Bob Seidensticker, of Cross Examined here at Patheos, contributed a chapter to the recent book Not Seeing God: Atheism in the 21st Century. In his piece, he joins a few of us in the first section who look to philosophically dismantle the notion of God. The book is set into three sections.
There is a great variety of writing and subject matter on offer, here, with the first section (Part One: DECONSTRUCTING GOD) dealing with philosophical, moral and theological issues with the God concept. The second section (Part Two: REFLECTING ON GODLESSNESS IN MODERN SOCIETY), deals with atheism within various contexts in modern society, from cinema to the military, politics to education. The final piece of the puzzle (Part Three: LOOKING TOWARD A FUTURE IN A GODLESS WORLD) asks the reader where we go from here, and seeks to give a few answers.
Please click on the link above or the cover to grab yourself a copy (UK link here).
I posted the first part of Bob’s chapter the other day, and then the second part here, the third part here, and the next part of the chapter is here excerpted:
Christianity Can’t Be Deduced from Nature
Albert Einstein once said, “I know not with what weapons World War III will be fought, but World War IV will be fought with sticks and stones.” Suppose Einstein’s catastrophic World War III happens and civilization is destroyed. A thousand years pass, and civilization returns to roughly our level of scientific awareness. After losing all knowledge of optics and thermodynamics and gravity, this naive society has re-discovered it—the very same laws of optics and thermodynamics and gravity that we have now. Ditto for Relativity, or e = mc2 or f = ma, or any other scientific law or theory.
Obviously, these post-apocalyptic humans would have different terms and ways of representing things—consider how mathematical symbols, numbers, punctuation, paragraph breaks, and even spaces have evolved over the centuries. But whatever notation they invent would be synonymous with our own since they would simply be descriptions of the same natural phenomena.
Now imagine that all knowledge of Christianity was also lost. A new generation might make up something to replace it, since humans seem determined to find supernatural agency in the world, but they wouldn’t recreate the same thing. There is no specific evidence of the Christian god around us today. You can’t deduce Christianity from reality, and the only evidence of God in our world is tradition and the Bible. Eliminate those, and Christianity would be lost forever.

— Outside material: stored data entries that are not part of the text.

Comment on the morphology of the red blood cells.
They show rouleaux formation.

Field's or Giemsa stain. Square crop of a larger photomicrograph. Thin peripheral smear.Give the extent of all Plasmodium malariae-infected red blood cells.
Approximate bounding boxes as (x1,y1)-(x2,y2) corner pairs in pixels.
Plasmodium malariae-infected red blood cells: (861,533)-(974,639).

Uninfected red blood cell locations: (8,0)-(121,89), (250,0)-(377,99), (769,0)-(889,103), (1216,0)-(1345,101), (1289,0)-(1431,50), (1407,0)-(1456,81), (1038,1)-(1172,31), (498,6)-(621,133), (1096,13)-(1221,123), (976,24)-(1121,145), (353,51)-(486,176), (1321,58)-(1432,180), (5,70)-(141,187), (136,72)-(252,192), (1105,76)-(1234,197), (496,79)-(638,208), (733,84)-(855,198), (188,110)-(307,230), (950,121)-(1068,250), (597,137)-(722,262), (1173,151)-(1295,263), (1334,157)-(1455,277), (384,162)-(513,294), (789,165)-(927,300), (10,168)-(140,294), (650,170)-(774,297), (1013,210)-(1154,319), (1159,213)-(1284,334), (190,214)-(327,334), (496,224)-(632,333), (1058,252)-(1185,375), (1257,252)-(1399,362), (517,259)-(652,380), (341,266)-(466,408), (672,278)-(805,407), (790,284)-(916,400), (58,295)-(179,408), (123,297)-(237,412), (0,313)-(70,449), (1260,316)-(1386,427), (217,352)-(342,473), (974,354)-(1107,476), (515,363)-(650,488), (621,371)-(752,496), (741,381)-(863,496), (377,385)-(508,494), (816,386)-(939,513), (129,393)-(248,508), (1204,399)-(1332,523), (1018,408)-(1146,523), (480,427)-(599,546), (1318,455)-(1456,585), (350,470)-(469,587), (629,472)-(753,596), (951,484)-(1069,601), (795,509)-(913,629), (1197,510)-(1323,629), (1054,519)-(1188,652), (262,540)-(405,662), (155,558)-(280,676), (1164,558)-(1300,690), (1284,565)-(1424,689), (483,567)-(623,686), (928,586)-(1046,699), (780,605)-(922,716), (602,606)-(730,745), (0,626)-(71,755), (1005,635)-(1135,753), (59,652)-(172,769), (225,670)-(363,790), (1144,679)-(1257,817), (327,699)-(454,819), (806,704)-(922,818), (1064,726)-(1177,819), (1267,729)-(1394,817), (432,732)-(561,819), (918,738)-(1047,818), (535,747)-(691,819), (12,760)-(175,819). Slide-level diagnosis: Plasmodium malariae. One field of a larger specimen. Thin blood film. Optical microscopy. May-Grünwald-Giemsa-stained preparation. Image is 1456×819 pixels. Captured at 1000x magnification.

There would be nothing that would let this future society recreate Christianity—no miracles, no God speaking to people, no prayers answered, no divine appearances (unless God decided to act more overtly than he does today). Sure, there would be beauty to wonder at, great complexity in the interwoven structure of nature, frightening things like death and disease for which they would need comfort, riddles within nature, and odd coincidences. People then, like they do now, would likely grope for supernatural explanations, but starting from scratch you could invent lots of religions to respond to these things. There is no evidence or observation that would guide future societies to any specific supernatural dogma that we have today, except by coincidence.
Christians today come to their beliefs because someone initially told them of Christianity. If no one told you, you couldn’t figure out Christianity on your own, which is quite the opposite from how science works.
The Bible comments on our thought experiment. It claims:
“Since the creation of the world God’s invisible qualities—his eternal power and divine nature—have been clearly seen, being understood from what has been made, so that men are without excuse” (Romans 1:18–20).
And yet, without God informing humanity of his existence, Christianity would never be recreated. Worship of some sort of supernatural, sure, but not Christianity. This means that there is nothing inherent about our world that supports the claims of Christianity. We have just the Bible and tradition, both works of Man.
Here’s a variation on this thought experiment. Imagine the future post-Christian society comes across a library from our day in which they find information about twenty religions that are popular today. This information spreads, and civilization gradually adopts these new religious options. What is the likelihood that Christianity would come out on top again?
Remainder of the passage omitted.